The lede buried under that lede is that (according to an insider?) some AWS employee accidentally wiped everything immediately (contrary to typical practice in such situations of retaining data while things get sorted out), leading to a chain of brushing-off / covering-up percolating through whatever support chain the OP was talking to.

akerl_ 3 days ago | parent | next [-]

That does seem to be a mistake on their part. And the comms we’re seeing look bad.

But the overall post and the double buried ledes make me question the degree to which we’re getting the whole story.

Ancapistani 3 days ago | parent | next [-]

> And the comms we’re seeing look bad.

Right or wrong, those messages look like very standard AWS-speak for "this is your mistake, not ours".

I have no idea if that's a reasonable stance or not, but I _will_ say that AWS's internal culture contributes to this sort of bad press. If they would respond to their customers with even a trace of empathy and ownership, this post would likely never have been written.

tgsovlerkhgsel 3 days ago | parent | prev [-]

If that's the case, then the mistake isn't that a support agent made the mistake, the mistake is that such a mistake was even possible.

akerl_ 3 days ago | parent [-]

I really love this game of debating the appropriate derivative of a mistake.
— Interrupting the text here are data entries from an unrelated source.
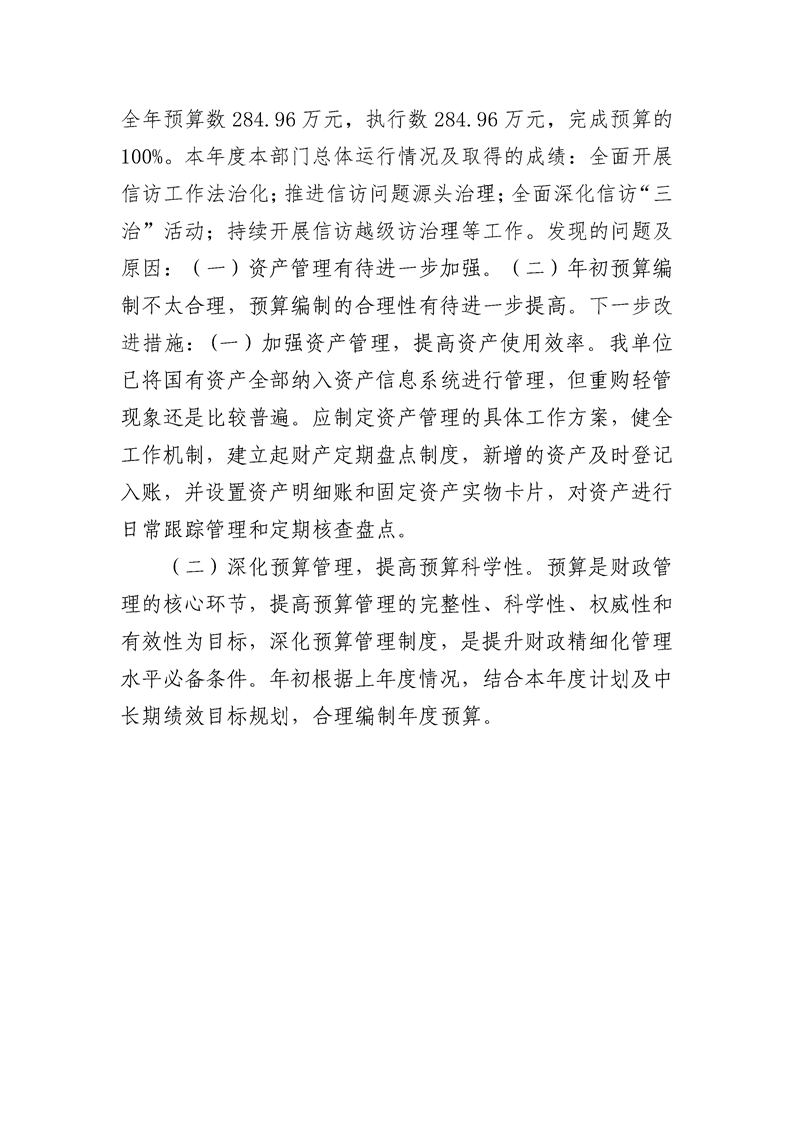 全年预算数 284.96 万元，执行数 284.96 万元，完成预算的 100%。本年度本部门总体运行情况及取得的成绩：全面开展信访工作法治化；推进信访问题源头治理；全面深化信访“三治”活动；持续开展信访越级访治理等工作。发现的问题及原因：（一）资产管理有待进一步加强。（二）年初预算编制不太合理，预算编制的合理性有待进一步提高。下一步改进措施：（一）加强资产管理，提高资产使用效率。我单位已将国有资产全部纳入资产信息系统进行管理，但重购轻管现象还是比较普遍。应制定资产管理的具体工作方案，健全工作机制，建立起财产定期盘点制度，新增的资产及时登记入账，并设置资产明细账和固定资产实物卡片，对资产进行日常跟踪管理和定期核查盘点。

（二）深化预算管理，提高预算科学性。预算是财政管理的核心环节，提高预算管理的完整性、科学性、权威性和有效性为目标，深化预算管理制度，是提升财政精细化管理水平必备条件。年初根据上年度情况，结合本年度计划及中长期绩效目标规划，合理编制年度预算。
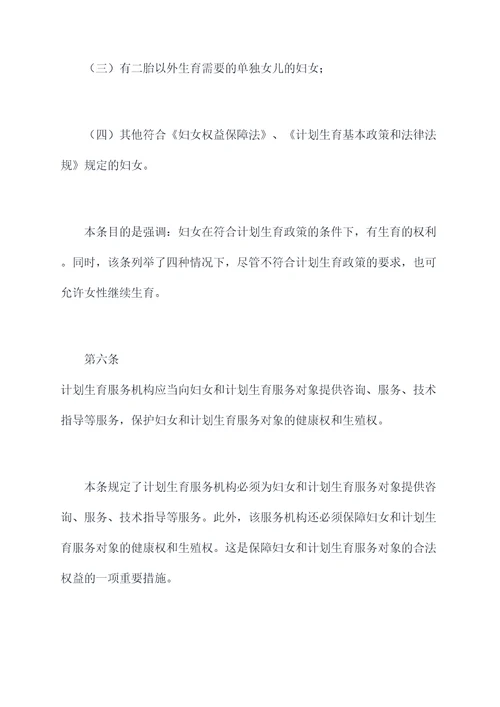 （三）有二胎以外生育需要的单独女儿的妇女；

（四）其他符合《妇女权益保障法》、《计划生育基本政策和法律法规》规定的妇女。

本条目的是强调：妇女在符合计划生育政策的条件下，有生育的权利。同时，该条列举了四种情况下，尽管不符合计划生育政策的要求，也可允许女性继续生育。

第六条
计划生育服务机构应当向妇女和计划生育服务对象提供咨询、服务、技术指导等服务，保护妇女和计划生育服务对象的健康权和生殖权。

本条规定了计划生育服务机构必须为妇女和计划生育服务对象提供咨询、服务、技术指导等服务。此外，该服务机构还必须保障妇女和计划生育服务对象的健康权和生殖权。这是保障妇女和计划生育服务对象的合法权益的一项重要措施。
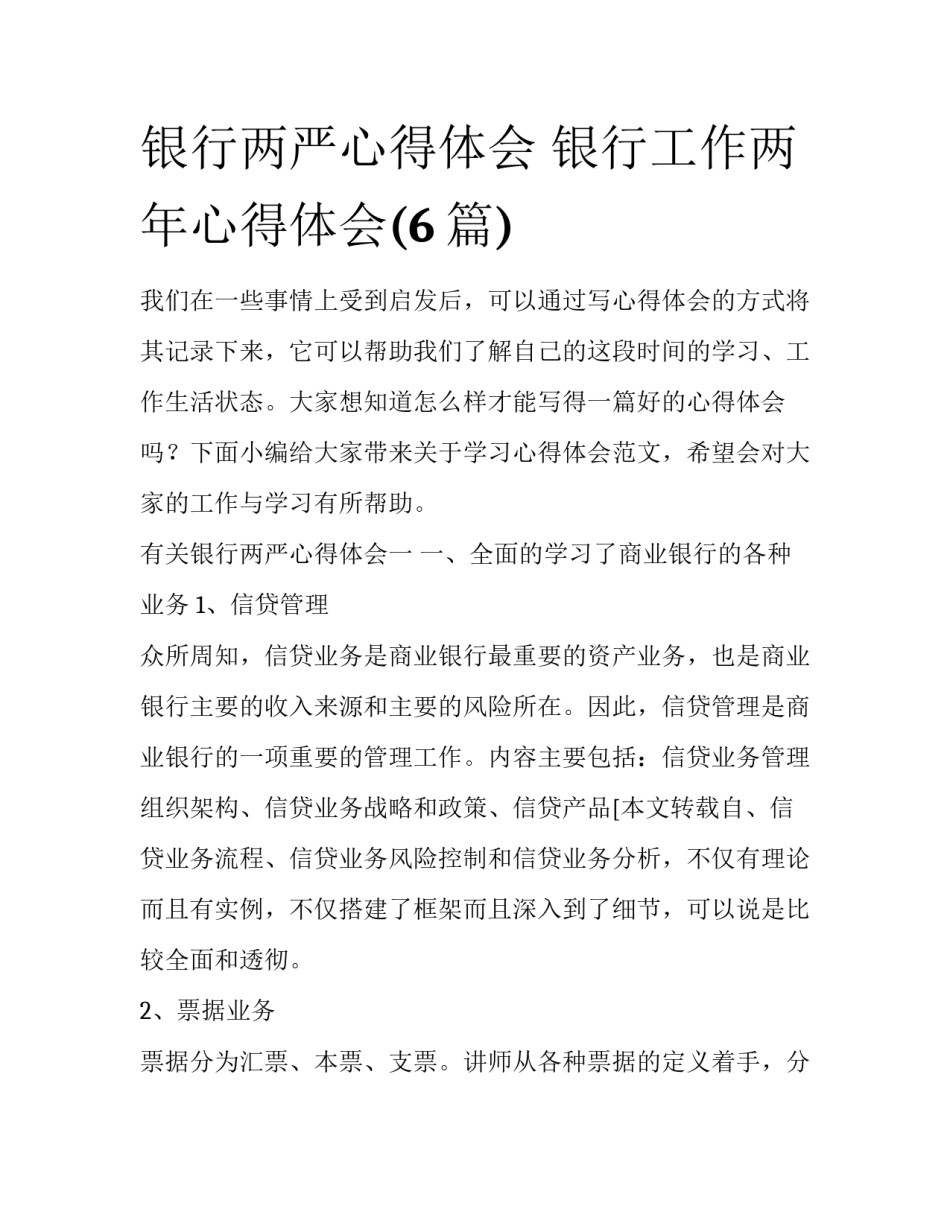 银行两严心得体会 银行工作两年心得体会(6 篇)

我们在一些事情上受到启发后，可以通过写心得体会的方式将其记录下来，它可以帮助我们了解自己的这段时间的学习、工作生活状态。大家想知道怎么样才能写得一篇好的心得体会吗？下面小编给大家带来关于学习心得体会范文，希望会对大家的工作与学习有所帮助。

有关银行两严心得体会一 一、全面的学习了商业银行的各种业务 1、信贷管理

众所周知，信贷业务是商业银行最重要的资产业务，也是商业银行主要的收入来源和主要的风险所在。因此，信贷管理是商业银行的一项重要的管理工作。内容主要包括：信贷业务管理组织架构、信贷业务战略和政策、信贷产品[本文转载自、信贷业务流程、信贷业务风险控制和信贷业务分析，不仅有理论而且有实例，不仅搭建了框架而且深入到了细节，可以说是比较全面和透彻。

2、票据业务

票据分为汇票、本票、支票。讲师从各种票据的定义着手，分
Maybe the mistake was inventing non-immutable data storage?

yongjik 3 days ago | parent | prev | next [-]

I find that story really hard to believe. In a company the size of Amazon, I can't imagine a rogue employee running a tool that can willy-nilly wipe out customers' data without several levels of manager approval.
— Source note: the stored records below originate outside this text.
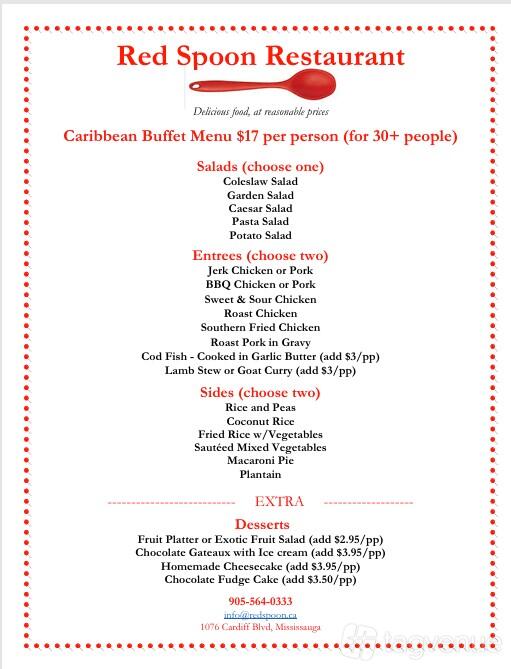 Red Spoon Restaurant

Delicious food, at reasonable prices

Caribbean Buffet Menu $17 per person (for 30+ people)

Salads (choose one)
Coleslaw Salad
Garden Salad
Caesar Salad
Pasta Salad
Potato Salad

Entrees (choose two)
Jerk Chicken or Pork
BBQ Chicken or Pork
Sweet & Sour Chicken
Roast Chicken
Southern Fried Chicken
Roast Pork in Gravy
Cod Fish - Cooked in Garlic Butter (add $3/pp)
Lamb Stew or Goat Curry (add $3/pp)

Sides (choose two)
Rice and Peas
Coconut Rice
Fried Rice w/Vegetables
Sautéed Mixed Vegetables
Macaroni Pie
Plantain

EXTRA

Desserts
Fruit Platter or Exotic Fruit Salad (add $2.95/pp)
Chocolate Gateaux with Ice cream (add $3.95/pp)
Homemade Cheesecake (add $3.95/pp)
Chocolate Fudge Cake (add $3.50/pp)

905-564-0333
info@redspoon.ca
1076 Cardiff Blvd, Mississauga

tagvenue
Besides, what would be the potential benefit of such a hypothetical script? The author mentions "a bill under $200," so that's the upper limit on how much it costs AWS to keep the author's whole data. If I was working there and a coworker said "Hey I created a script that can save the company $200 by finding a defunct (but paying) customer and wiping out their data!", I'd have replied "What the fuck is wrong with you."
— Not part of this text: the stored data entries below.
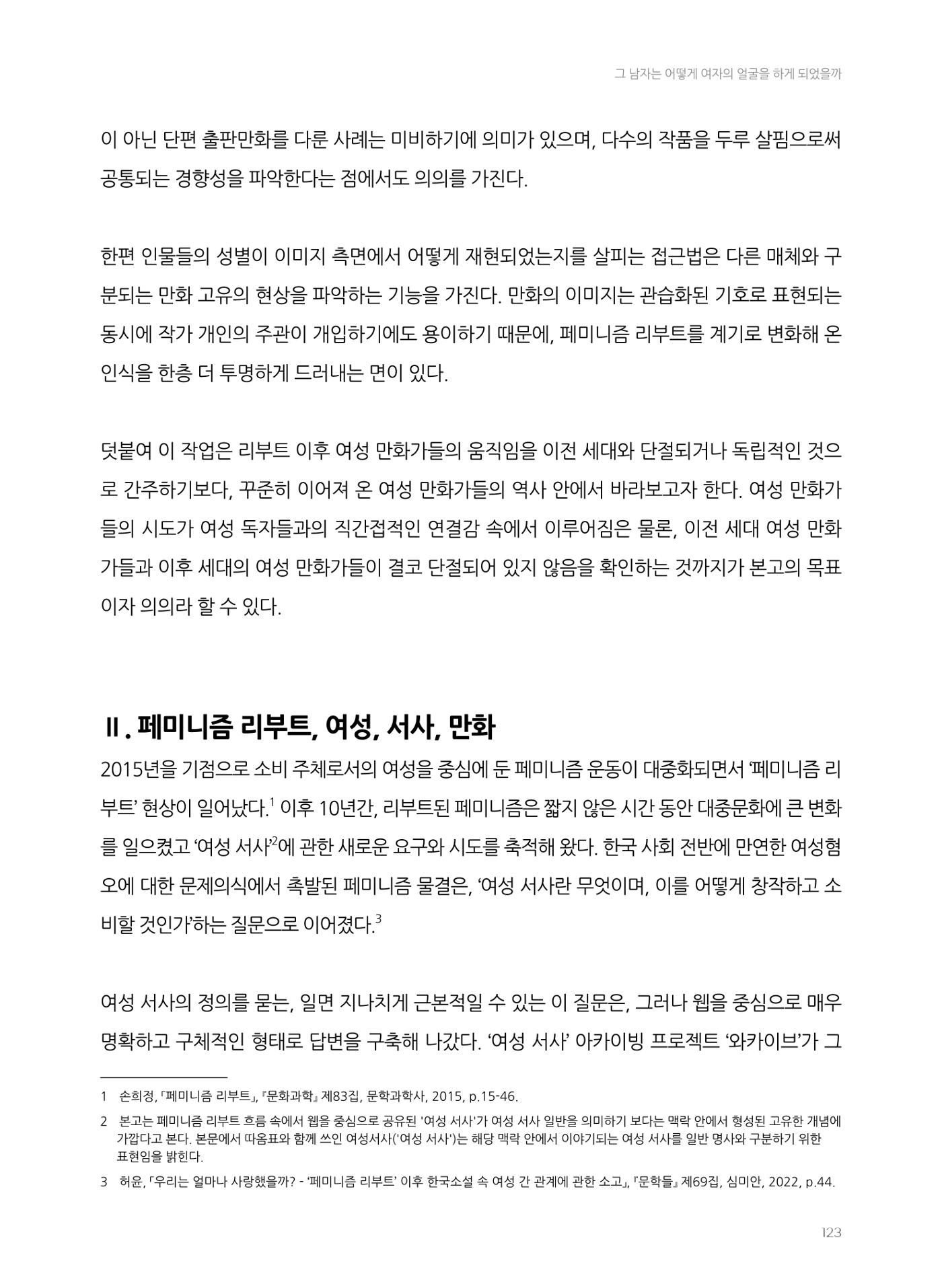 그 남자는 어떻게 여자의 얼굴을 하게 되었을까

이 아닌 단편 출판만화를 다룬 사례는 미비하기에 의미가 있으며, 다수의 작품을 두루 살핌으로써 공통되는 경향성을 파악한다는 점에서도 의의를 가진다.

한편 인물들의 성별이 이미지 측면에서 어떻게 재현되었는지를 살피는 접근법은 다른 매체와 구분되는 만화 고유의 현상을 파악하는 기능을 가진다. 만화의 이미지는 관습화된 기호로 표현되는 동시에 작가 개인의 주관이 개입하기에도 용이하기 때문에, 페미니즘 리부트를 계기로 변화해 온 인식을 한층 더 투명하게 드러내는 면이 있다.

덧붙여 이 작업은 리부트 이후 여성 만화가들의 움직임을 이전 세대와 단절되거나 독립적인 것으로 간주하기보다, 꾸준히 이어져 온 여성 만화가들의 역사 안에서 바라보고자 한다. 여성 만화가들의 시도가 여성 독자들과의 직간접적인 연결감 속에서 이루어짐은 물론, 이전 세대 여성 만화가들과 이후 세대의 여성 만화가들이 결코 단절되어 있지 않음을 확인하는 것까지가 본고의 목표이자 의의라 할 수 있다.

Ⅱ. 페미니즘 리부트, 여성, 서사, 만화

2015년을 기점으로 소비 주체로서의 여성을 중심에 둔 페미니즘 운동이 대중화되면서 '페미니즘 리부트' 현상이 일어났다.$^{1}$ 이후 10년간, 리부트된 페미니즘은 짧지 않은 시간 동안 대중문화에 큰 변화를 일으켰고 '여성 서사'$^{2}$에 관한 새로운 요구와 시도를 축적해 왔다. 한국 사회 전반에 만연한 여성혐오에 대한 문제의식에서 촉발된 페미니즘 물결은, '여성 서사란 무엇이며, 이를 어떻게 창작하고 소비할 것인가'하는 질문으로 이어졌다.$^{3}$

여성 서사의 정의를 묻는, 일면 지나치게 근본적일 수 있는 이 질문은, 그러나 웹을 중심으로 매우 명확하고 구체적인 형태로 답변을 구축해 나갔다. '여성 서사' 아카이빙 프로젝트 '와카이브'가 그

1 손희정, 「페미니즘 리부트」, 『문화과학』 제83집, 문학과학사, 2015, p.15-46.

2 본고는 페미니즘 리부트 흐름 속에서 웹을 중심으로 공유된 '여성 서사'가 여성 서사 일반을 의미하기 보다는 맥락 안에서 형성된 고유한 개념에 가깝다고 본다. 본문에서 따옴표와 함께 쓰인 여성서사('여성 서사')는 해당 맥락 안에서 이야기되는 여성 서사를 일반 명사와 구분하기 위한 표현임을 밝힌다.

3 허윤, 「우리는 얼마나 사랑했을까? - '페미니즘 리부트' 이후 한국소설 속 여성 간 관계에 관한 소고」, 『문학들』 제69집, 심미안, 2022, p.44.

123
seuros 3 days ago | parent [-]

The idea of a rogue AWS team running a deletion script without oversight should sound ridiculous. At a company that size of AWS, you will expect guardrails, audits, approvals.

But here is the thing: no one from AWS has given me an official explanation. Not during the 20-day support hell, not after termination, not even when I asked directly: “Does my data still exist?” Just a slow drip of templated replies, evasions, and contradictions.

An AWS insider did reach out claiming it was an internal test gone wrong, triggered by a misused --dry flag and targeting At a company that size, you'd expect guardrails, audits, approvals low-activity accounts.

According to them, the team ran it without proper approval. Maybe it is true. Maybe they were trying to warn me. Maybe its a trap to get me to throw baseless accusations and discredit myself.

I'm not presenting that theory as fact. I don’t know what happened behind the wall.

What I do know is:

- My account was terminated without following AWS’s own 90-day retention policy

- I had a valid payment method on file

- Support stonewalled every direct question for 20 days

- No answers were provided, even post-mortem

cmckn 3 days ago | parent | prev [-]

> accidentally wiped everything immediately

There is no “wipe everything immediately” button.

anonymars 3 days ago | parent [-]

Did you read the article?

> According to them, AWS MENA was running some kind of proof of concept on “dormant” and “low-activity” accounts. Multiple accounts were affected, not just mine.

If AWS has a 90-day closure policy, why was this account deleted so quickly?